Ela andava pelos corredores imundos, seus pés tremiam a cada passo que dava. Estava frio. Ela queria se mover, mas a camisa-de-força a obrigava a apenas andar.

-Angelina Lélia-falou a enfermeira.-Esse é o seu quarto.

-Me chame de Angie.-falou Angelina desconfortavel pela camisa-de-força.-Tenho mesmo que usar essa camisa?

-Em primeiro, eu não recebo ordens de pacientes e em segundo, recebi ordens que diziam claramente para que você usasse essa camisa.

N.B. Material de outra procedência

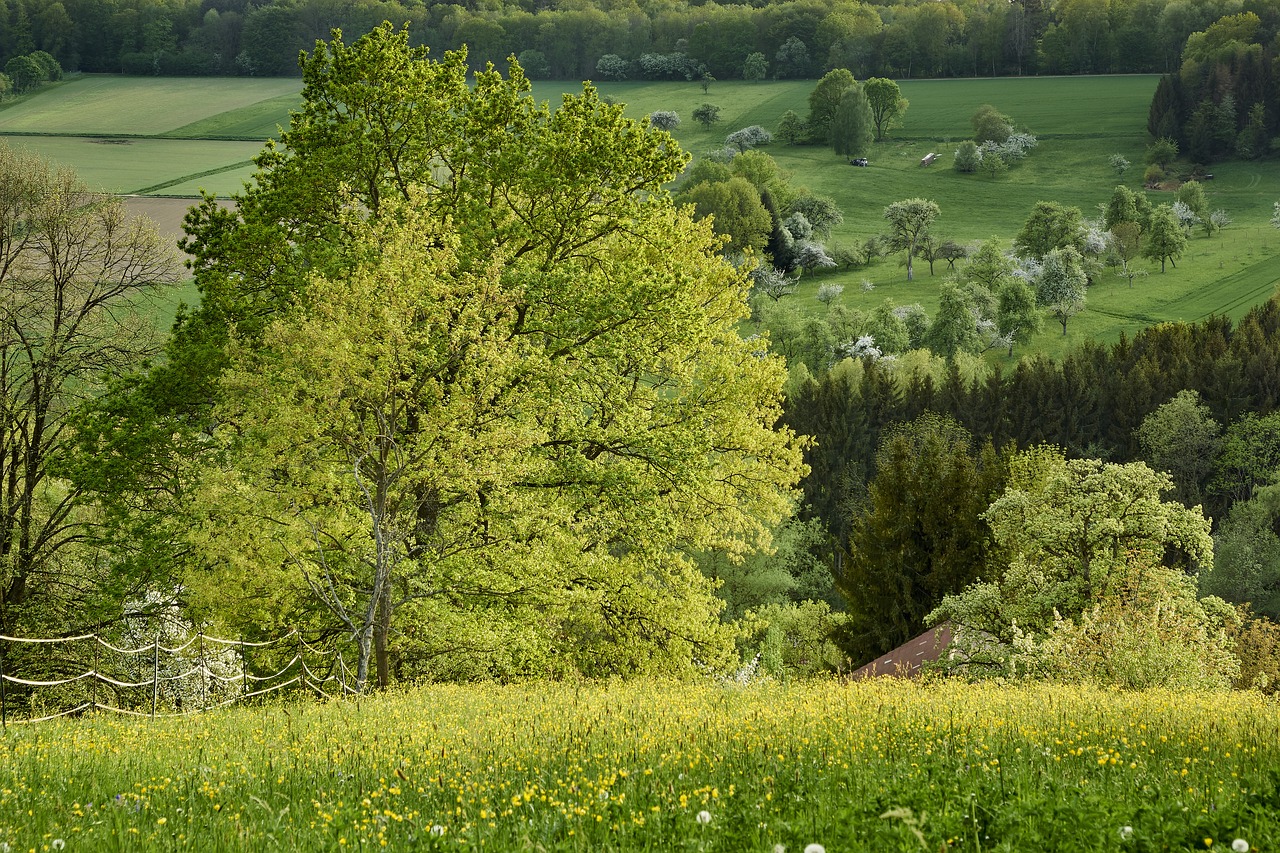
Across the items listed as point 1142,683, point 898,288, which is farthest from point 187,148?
point 1142,683

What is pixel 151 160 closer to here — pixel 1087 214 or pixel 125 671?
pixel 125 671

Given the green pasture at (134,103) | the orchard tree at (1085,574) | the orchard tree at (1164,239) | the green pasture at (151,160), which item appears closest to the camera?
the orchard tree at (1085,574)

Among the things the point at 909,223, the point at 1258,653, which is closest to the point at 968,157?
the point at 909,223

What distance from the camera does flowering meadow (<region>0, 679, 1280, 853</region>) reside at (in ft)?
22.2

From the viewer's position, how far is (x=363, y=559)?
22.2 metres

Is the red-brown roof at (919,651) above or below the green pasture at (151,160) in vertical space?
below

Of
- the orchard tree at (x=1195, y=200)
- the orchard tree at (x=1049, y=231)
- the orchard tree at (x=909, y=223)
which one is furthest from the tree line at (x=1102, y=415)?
the orchard tree at (x=1195, y=200)

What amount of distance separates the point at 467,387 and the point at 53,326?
16.3m

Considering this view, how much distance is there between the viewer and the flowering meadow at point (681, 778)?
678 centimetres

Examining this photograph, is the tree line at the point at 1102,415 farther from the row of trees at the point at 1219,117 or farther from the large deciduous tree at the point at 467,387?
the row of trees at the point at 1219,117

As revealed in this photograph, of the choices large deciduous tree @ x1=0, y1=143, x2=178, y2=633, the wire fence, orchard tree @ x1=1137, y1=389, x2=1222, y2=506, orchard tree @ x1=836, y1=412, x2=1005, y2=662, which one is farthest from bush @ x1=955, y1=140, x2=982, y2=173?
the wire fence

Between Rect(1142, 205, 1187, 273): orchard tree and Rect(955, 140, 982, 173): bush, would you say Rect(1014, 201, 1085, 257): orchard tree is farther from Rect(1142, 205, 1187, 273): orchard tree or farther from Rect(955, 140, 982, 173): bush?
Rect(955, 140, 982, 173): bush

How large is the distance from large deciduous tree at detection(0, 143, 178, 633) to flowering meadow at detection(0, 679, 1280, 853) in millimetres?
18298

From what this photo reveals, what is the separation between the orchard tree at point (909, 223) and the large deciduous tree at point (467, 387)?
143 m
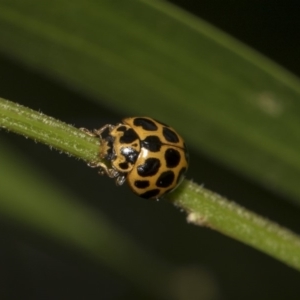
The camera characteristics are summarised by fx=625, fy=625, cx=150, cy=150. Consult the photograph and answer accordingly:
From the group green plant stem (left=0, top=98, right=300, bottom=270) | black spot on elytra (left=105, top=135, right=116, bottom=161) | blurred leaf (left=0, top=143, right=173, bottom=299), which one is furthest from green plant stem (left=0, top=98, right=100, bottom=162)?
blurred leaf (left=0, top=143, right=173, bottom=299)

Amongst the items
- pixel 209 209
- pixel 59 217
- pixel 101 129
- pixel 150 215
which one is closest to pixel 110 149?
pixel 101 129

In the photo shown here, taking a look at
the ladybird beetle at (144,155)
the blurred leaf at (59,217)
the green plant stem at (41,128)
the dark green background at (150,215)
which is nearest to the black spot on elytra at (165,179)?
the ladybird beetle at (144,155)

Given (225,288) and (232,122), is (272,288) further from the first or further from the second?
(232,122)

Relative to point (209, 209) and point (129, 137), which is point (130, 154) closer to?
point (129, 137)

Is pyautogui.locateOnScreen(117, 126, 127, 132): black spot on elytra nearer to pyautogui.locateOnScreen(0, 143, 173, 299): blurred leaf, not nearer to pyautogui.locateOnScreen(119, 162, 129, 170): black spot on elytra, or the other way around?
pyautogui.locateOnScreen(119, 162, 129, 170): black spot on elytra

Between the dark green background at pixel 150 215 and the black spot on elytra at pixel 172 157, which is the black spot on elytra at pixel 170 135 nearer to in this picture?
the black spot on elytra at pixel 172 157
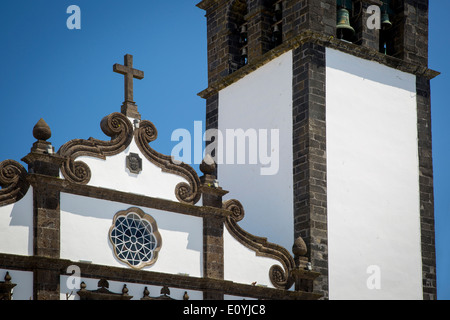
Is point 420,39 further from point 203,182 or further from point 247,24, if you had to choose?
point 203,182

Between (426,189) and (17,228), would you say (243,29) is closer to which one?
(426,189)

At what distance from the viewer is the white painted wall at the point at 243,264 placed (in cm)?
2684

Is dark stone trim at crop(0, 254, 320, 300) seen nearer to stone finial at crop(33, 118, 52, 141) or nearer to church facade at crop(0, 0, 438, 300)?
church facade at crop(0, 0, 438, 300)

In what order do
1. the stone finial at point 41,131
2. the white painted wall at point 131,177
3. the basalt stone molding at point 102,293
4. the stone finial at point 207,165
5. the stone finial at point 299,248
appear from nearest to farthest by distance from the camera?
the basalt stone molding at point 102,293
the stone finial at point 41,131
the white painted wall at point 131,177
the stone finial at point 207,165
the stone finial at point 299,248

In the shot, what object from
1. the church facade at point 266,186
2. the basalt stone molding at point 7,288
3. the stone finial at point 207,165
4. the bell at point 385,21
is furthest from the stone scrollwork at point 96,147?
the bell at point 385,21

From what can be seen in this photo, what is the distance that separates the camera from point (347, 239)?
29.4 metres

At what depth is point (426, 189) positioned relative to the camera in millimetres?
31562

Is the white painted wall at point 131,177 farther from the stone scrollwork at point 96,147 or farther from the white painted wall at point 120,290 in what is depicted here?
the white painted wall at point 120,290

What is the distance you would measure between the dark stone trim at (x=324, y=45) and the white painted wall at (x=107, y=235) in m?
6.85

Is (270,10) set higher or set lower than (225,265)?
higher

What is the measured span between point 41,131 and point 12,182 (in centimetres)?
143

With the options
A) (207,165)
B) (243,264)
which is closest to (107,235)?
(207,165)
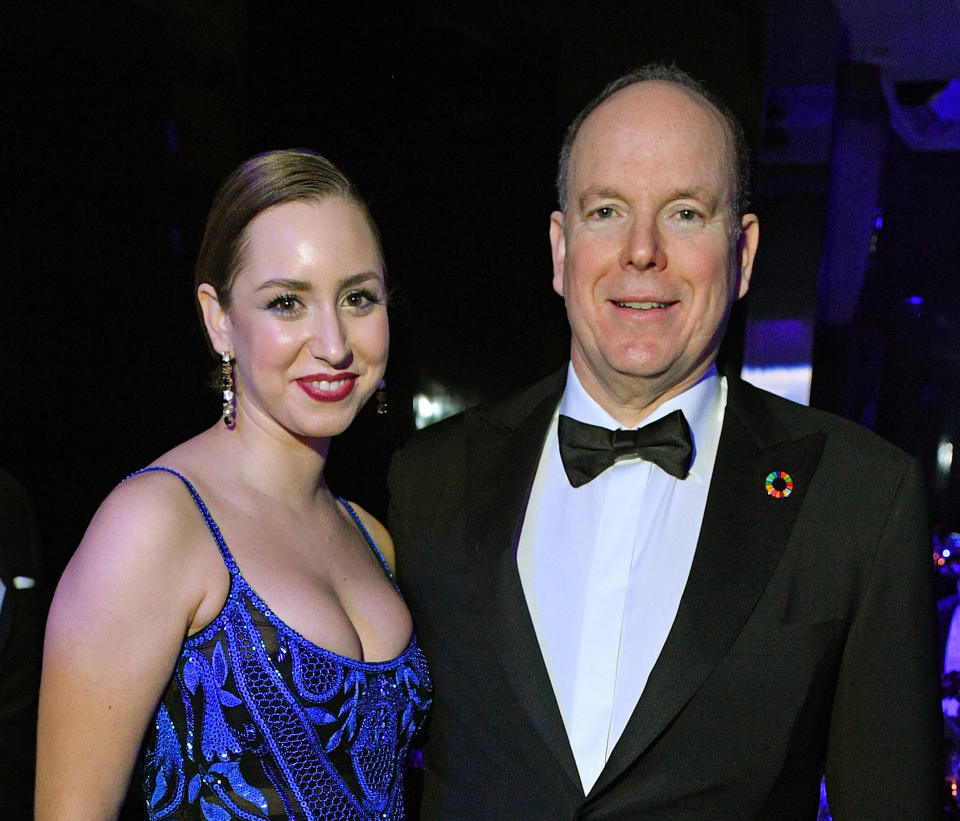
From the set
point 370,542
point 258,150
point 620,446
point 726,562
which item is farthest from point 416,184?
point 726,562

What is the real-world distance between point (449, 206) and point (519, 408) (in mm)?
804

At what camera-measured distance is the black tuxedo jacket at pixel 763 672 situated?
5.46 ft

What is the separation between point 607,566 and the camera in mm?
1848

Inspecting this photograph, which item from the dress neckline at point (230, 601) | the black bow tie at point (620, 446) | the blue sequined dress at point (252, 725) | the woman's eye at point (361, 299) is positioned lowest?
the blue sequined dress at point (252, 725)

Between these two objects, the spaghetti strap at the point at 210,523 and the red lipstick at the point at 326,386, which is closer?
the spaghetti strap at the point at 210,523

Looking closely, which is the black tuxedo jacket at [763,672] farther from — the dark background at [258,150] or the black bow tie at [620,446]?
the dark background at [258,150]

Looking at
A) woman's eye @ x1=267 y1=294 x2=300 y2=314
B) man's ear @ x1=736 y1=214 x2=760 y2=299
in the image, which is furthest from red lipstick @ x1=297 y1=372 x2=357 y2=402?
man's ear @ x1=736 y1=214 x2=760 y2=299

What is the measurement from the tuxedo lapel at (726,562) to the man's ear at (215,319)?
981 mm

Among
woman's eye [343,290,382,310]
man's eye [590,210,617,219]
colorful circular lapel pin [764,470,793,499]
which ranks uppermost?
man's eye [590,210,617,219]

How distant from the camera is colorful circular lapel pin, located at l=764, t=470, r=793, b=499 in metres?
1.76

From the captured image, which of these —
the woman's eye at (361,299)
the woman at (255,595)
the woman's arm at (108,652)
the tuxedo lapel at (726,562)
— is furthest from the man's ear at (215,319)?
the tuxedo lapel at (726,562)

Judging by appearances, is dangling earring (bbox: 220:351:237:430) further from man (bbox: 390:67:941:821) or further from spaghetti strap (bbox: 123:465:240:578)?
man (bbox: 390:67:941:821)

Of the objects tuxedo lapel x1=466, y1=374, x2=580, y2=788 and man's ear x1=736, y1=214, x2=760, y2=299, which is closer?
tuxedo lapel x1=466, y1=374, x2=580, y2=788

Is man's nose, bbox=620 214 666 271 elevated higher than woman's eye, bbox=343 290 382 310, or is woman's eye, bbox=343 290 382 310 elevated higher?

Angelina revirou os olhos e olhou para sua cela. Era pequena, tinha uma mesa, uma cama e uma cadeira.

"É bom para o padrão de um manicônio", pensou Angelina.

Quando a irmã de Angelina, Eva a encriminou por seus crimes doentios, ela foi posta em julgamento e foi posta em um manicômio.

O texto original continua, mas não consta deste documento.